Work to be completed:
Reproduce the lines below verbatim, leaving out the pictures.

*** Opening of Supplied information ***

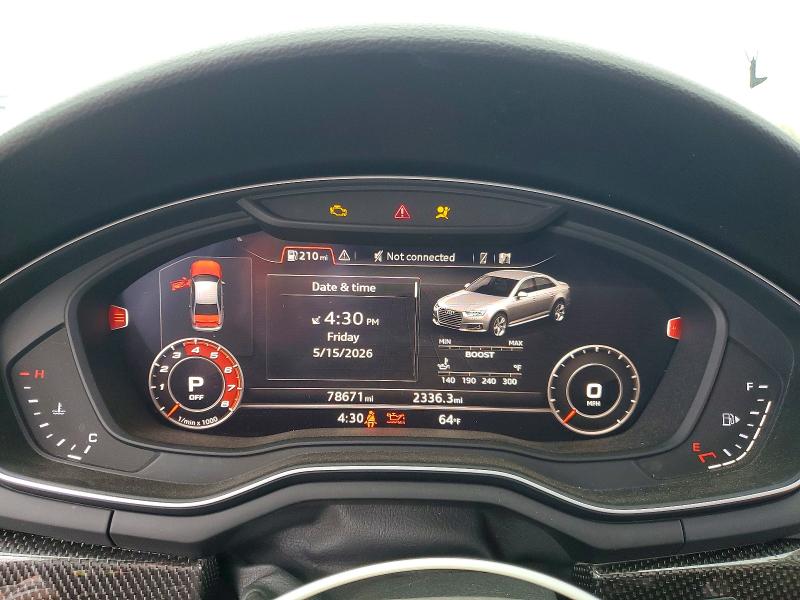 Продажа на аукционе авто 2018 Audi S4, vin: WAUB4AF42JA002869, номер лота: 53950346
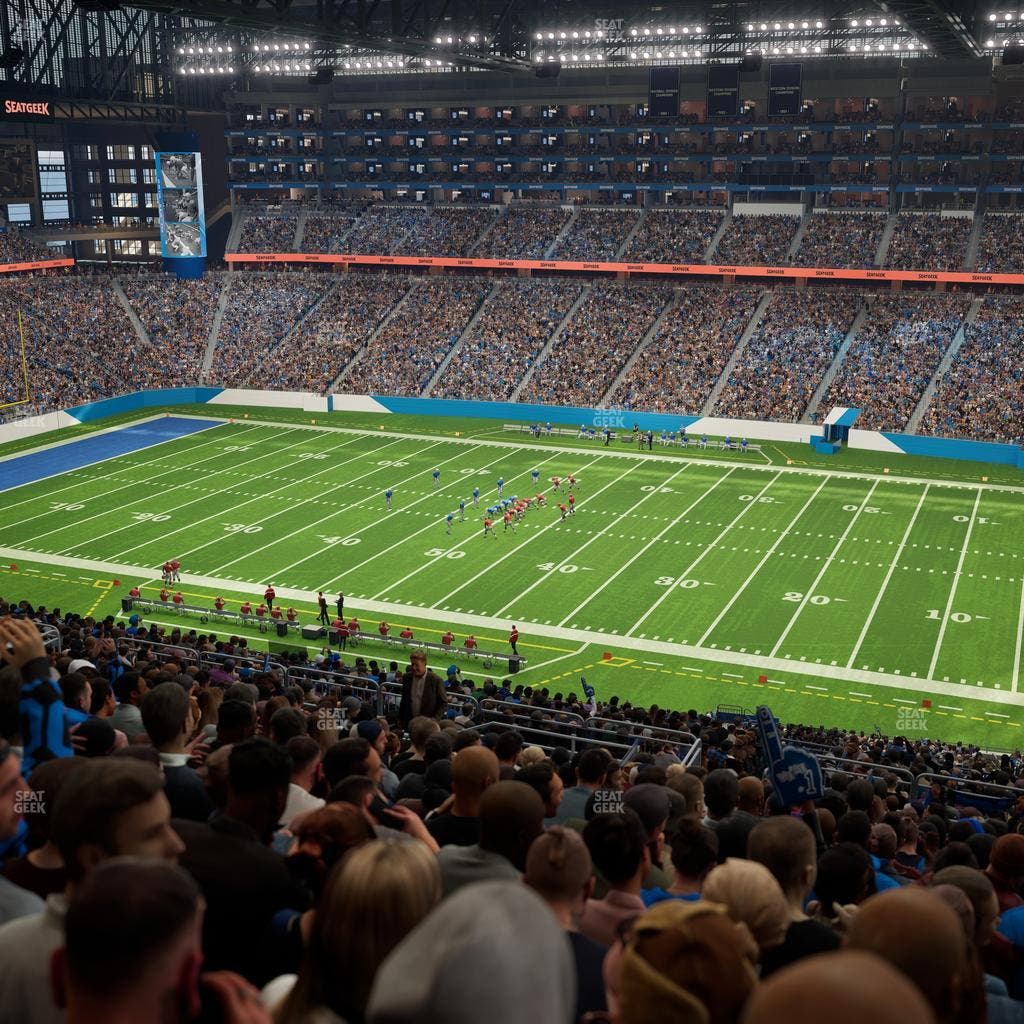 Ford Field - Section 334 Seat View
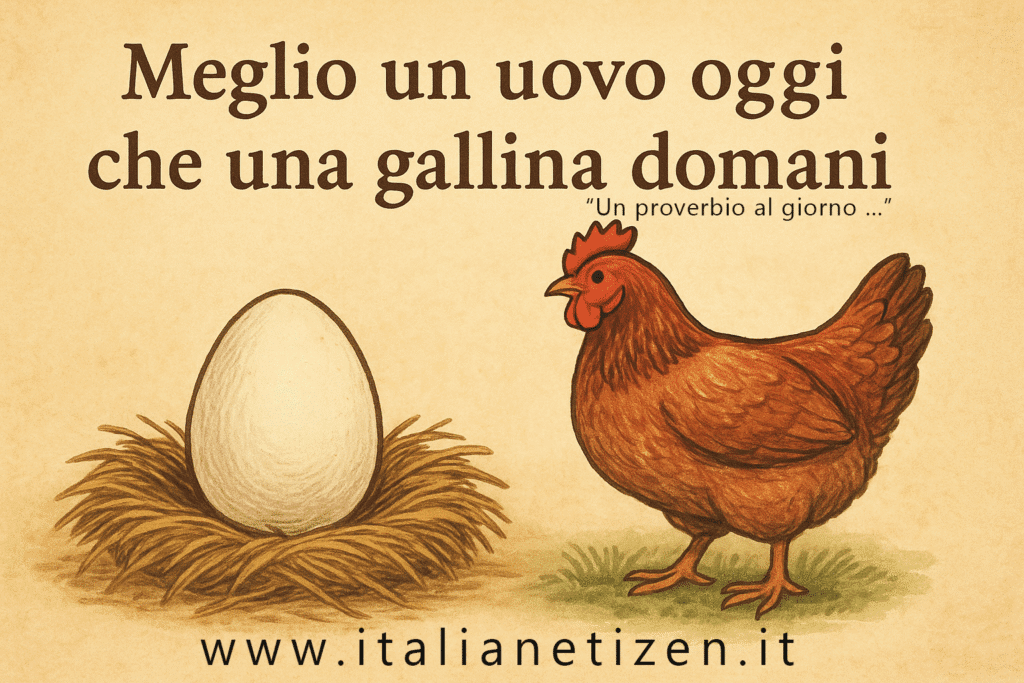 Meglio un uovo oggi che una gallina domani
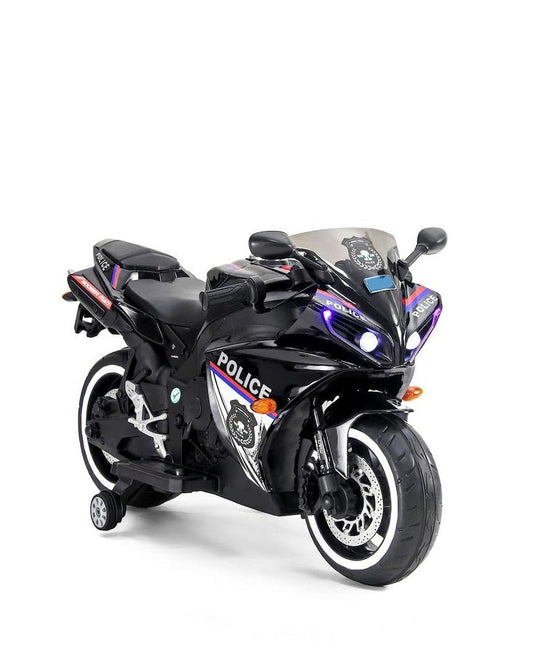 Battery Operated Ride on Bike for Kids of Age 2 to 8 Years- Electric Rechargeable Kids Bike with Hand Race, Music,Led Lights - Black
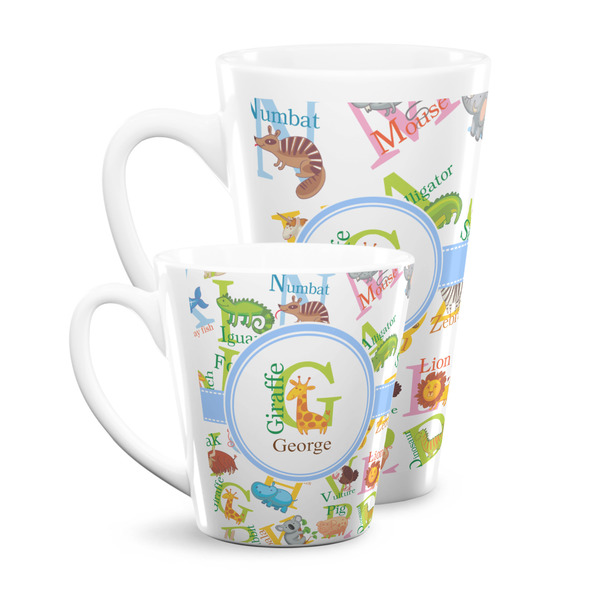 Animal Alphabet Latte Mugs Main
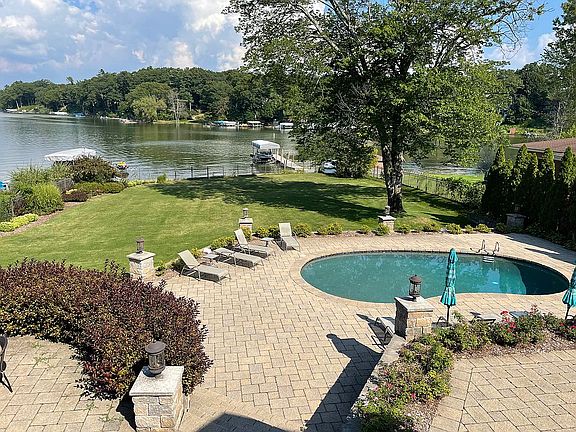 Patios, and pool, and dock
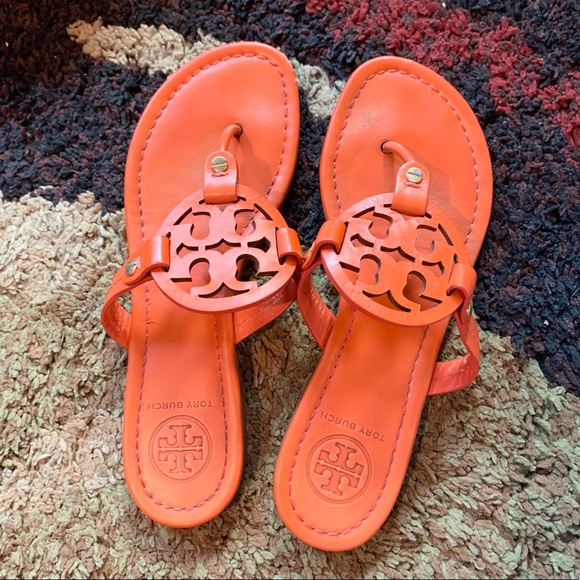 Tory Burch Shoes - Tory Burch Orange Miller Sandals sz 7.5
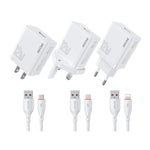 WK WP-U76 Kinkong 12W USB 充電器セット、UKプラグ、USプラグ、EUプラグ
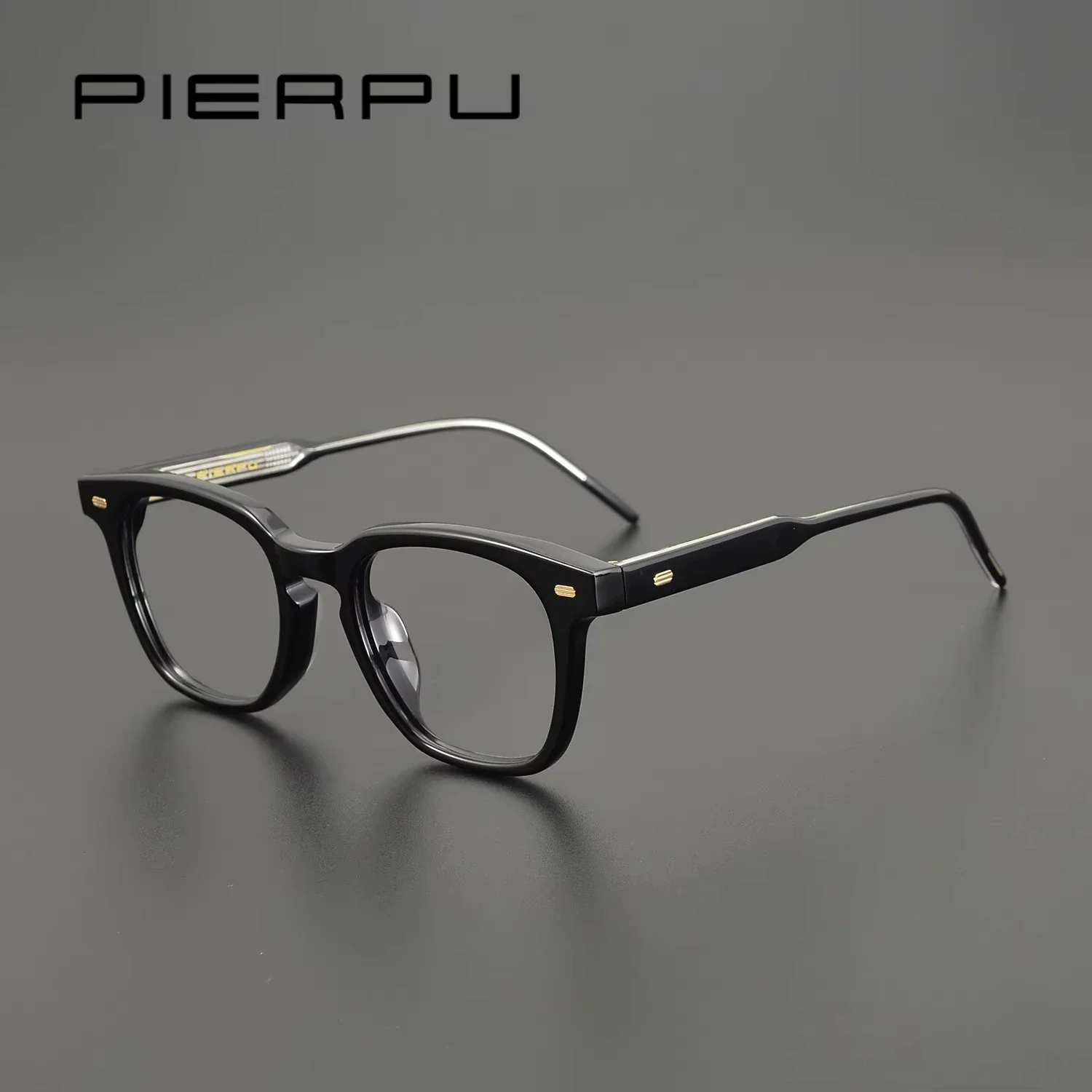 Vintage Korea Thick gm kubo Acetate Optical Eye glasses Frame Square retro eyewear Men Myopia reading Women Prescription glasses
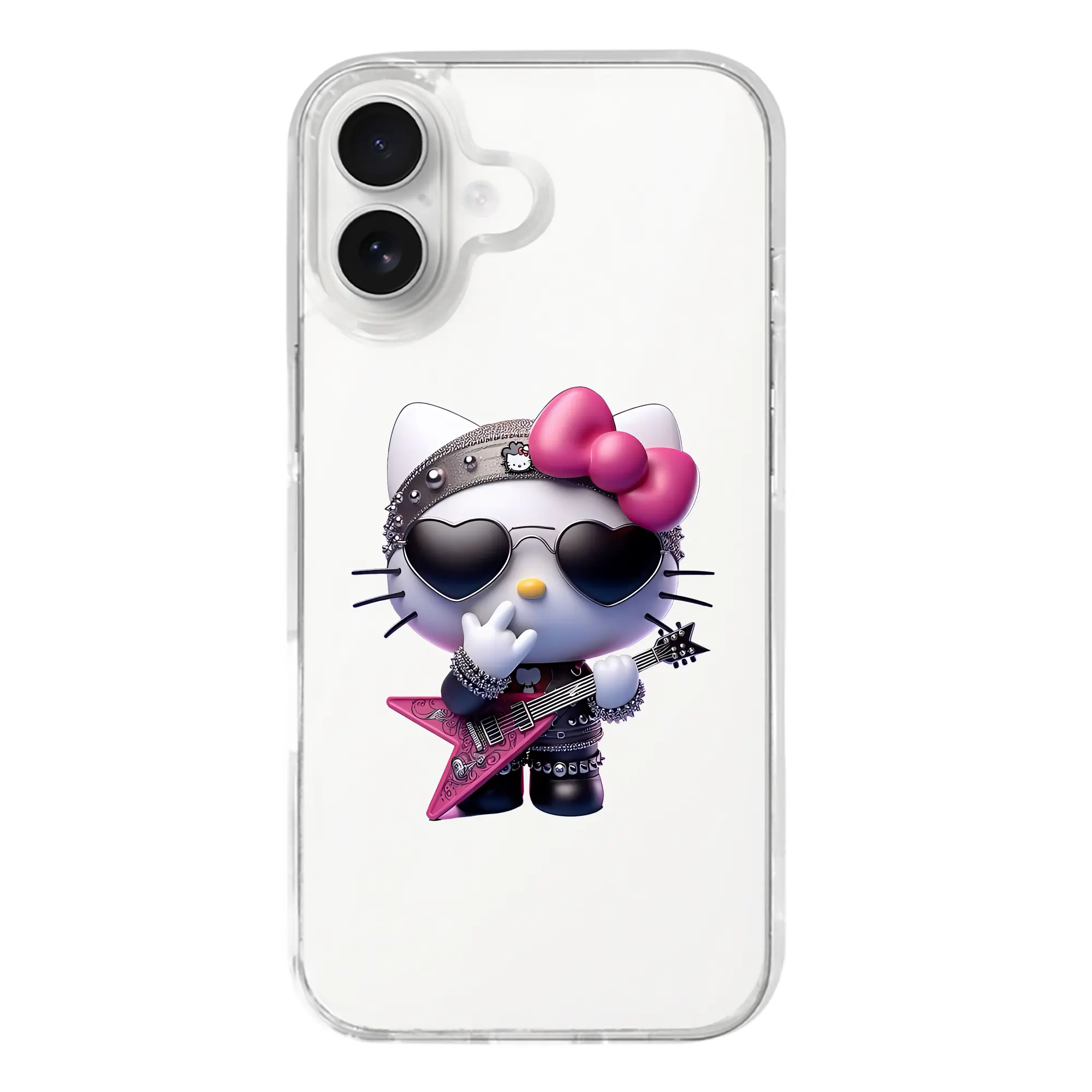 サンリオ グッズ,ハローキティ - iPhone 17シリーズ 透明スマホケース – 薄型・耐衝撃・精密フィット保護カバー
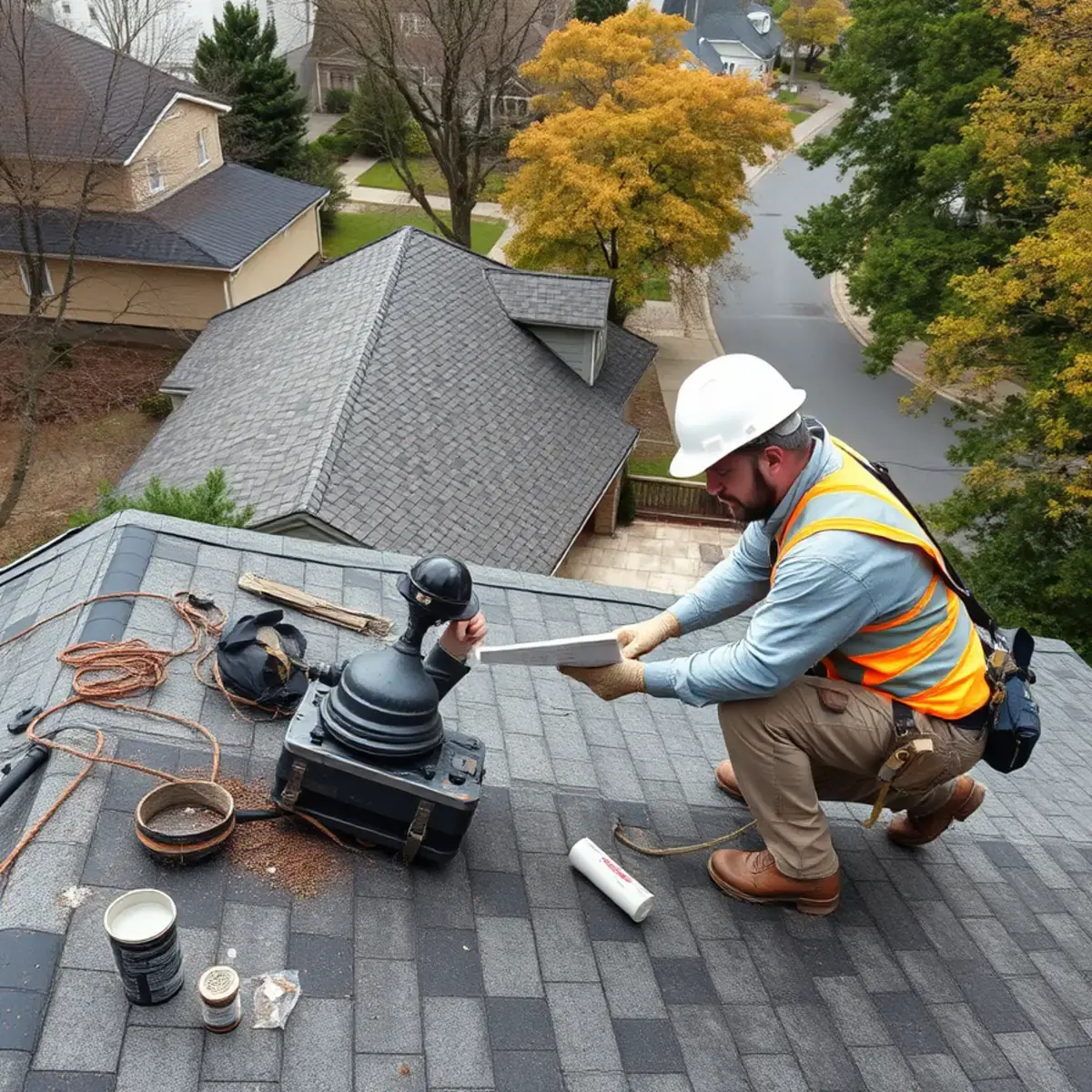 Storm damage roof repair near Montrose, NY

*** Close of Supplied information ***

Answer to the exercise:
 Продажа на аукционе авто 2018 Audi S4, vin: WAUB4AF42JA002869, номер лота: 53950346
 Ford Field - Section 334 Seat View
 Meglio un uovo oggi che una gallina domani
 Battery Operated Ride on Bike for Kids of Age 2 to 8 Years- Electric Rechargeable Kids Bike with Hand Race, Music,Led Lights - Black
 Animal Alphabet Latte Mugs Main
 Patios, and pool, and dock
 Tory Burch Shoes - Tory Burch Orange Miller Sandals sz 7.5
 WK WP-U76 Kinkong 12W USB 充電器セット、UKプラグ、USプラグ、EUプラグ
 Vintage Korea Thick gm kubo Acetate Optical Eye glasses Frame Square retro eyewear Men Myopia reading Women Prescription glasses
 サンリオ グッズ,ハローキティ - iPhone 17シリーズ 透明スマホケース – 薄型・耐衝撃・精密フィット保護カバー
 Storm damage roof repair near Montrose, NY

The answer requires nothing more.